-- start Extract provided --

Studio album by Lionel Loueke and Dave Holland
- Released: 8 November 2024
- Recorded: 8–9 August 2023
- Studios: NRS, Catskill, NY
- Genre: Jazz
- Length: 65:07
- Labels: Edition EDNLP1249
- Producers: Dave Holland, Lionel Loueke

Lionel Loueke chronology
| Lean In (2023) | United (2024) |  |

Dave Holland chronology
| Another Land (2021) | United (2024) |  |

= United (Lionel Loueke and Dave Holland album) =

United is a studio collaborative album by Beninese guitarist and vocalist Lionel Loueke and English jazz bassist Dave Holland. The album was released on by Edition Records.

-- end Extract provided --

§ **Objectives**
1. Write out the entry on United between "United is a" and "by Edition Records.", inclusive, replacing "guitarist" with "guitar player".
2. According to the entry on United, is each statement true? Answer yes or no, quoting the deciding words: (a) the album was recorded at NRS in Catskill, NY; (b) Dave Holland is listed as the sole producer; (c) the album was released in 2023.

-- start Information provided --

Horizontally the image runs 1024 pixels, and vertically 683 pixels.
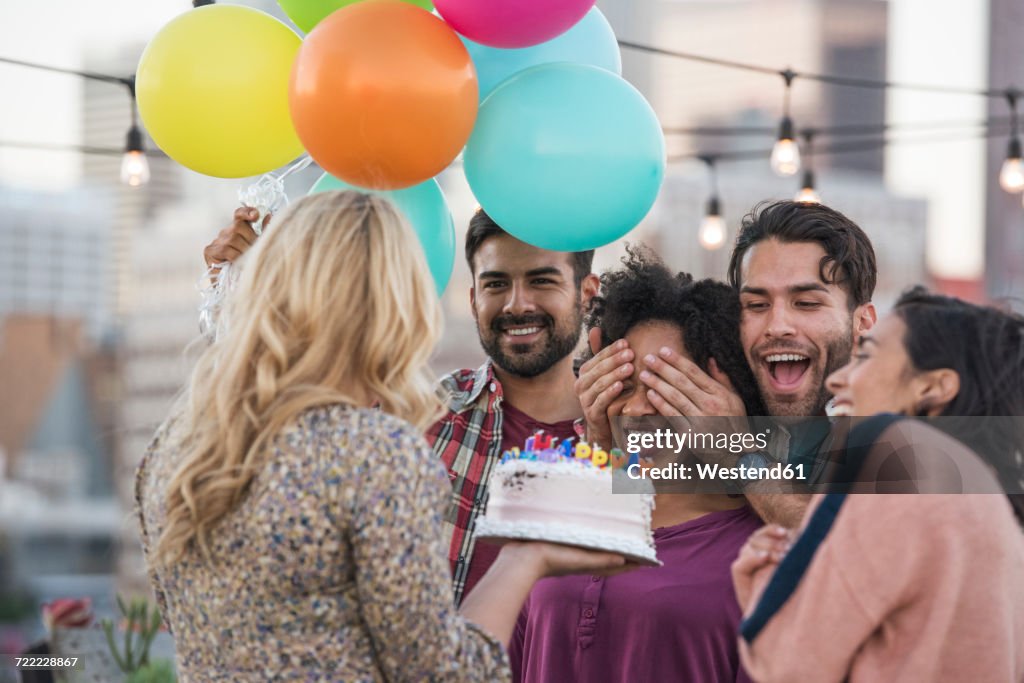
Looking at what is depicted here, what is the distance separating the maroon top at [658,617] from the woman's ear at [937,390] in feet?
2.75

-- end Information provided --

§ **Results in order**
1.
United is a studio collaborative album by Beninese guitar player and vocalist Lionel Loueke and English jazz bassist Dave Holland. The album was released on by Edition Records.

2.
(a) Yes: "Studios: NRS, Catskill, NY"
(b) No: "Producers: Dave Holland, Lionel Loueke"
(c) No: "Released: 8 November 2024"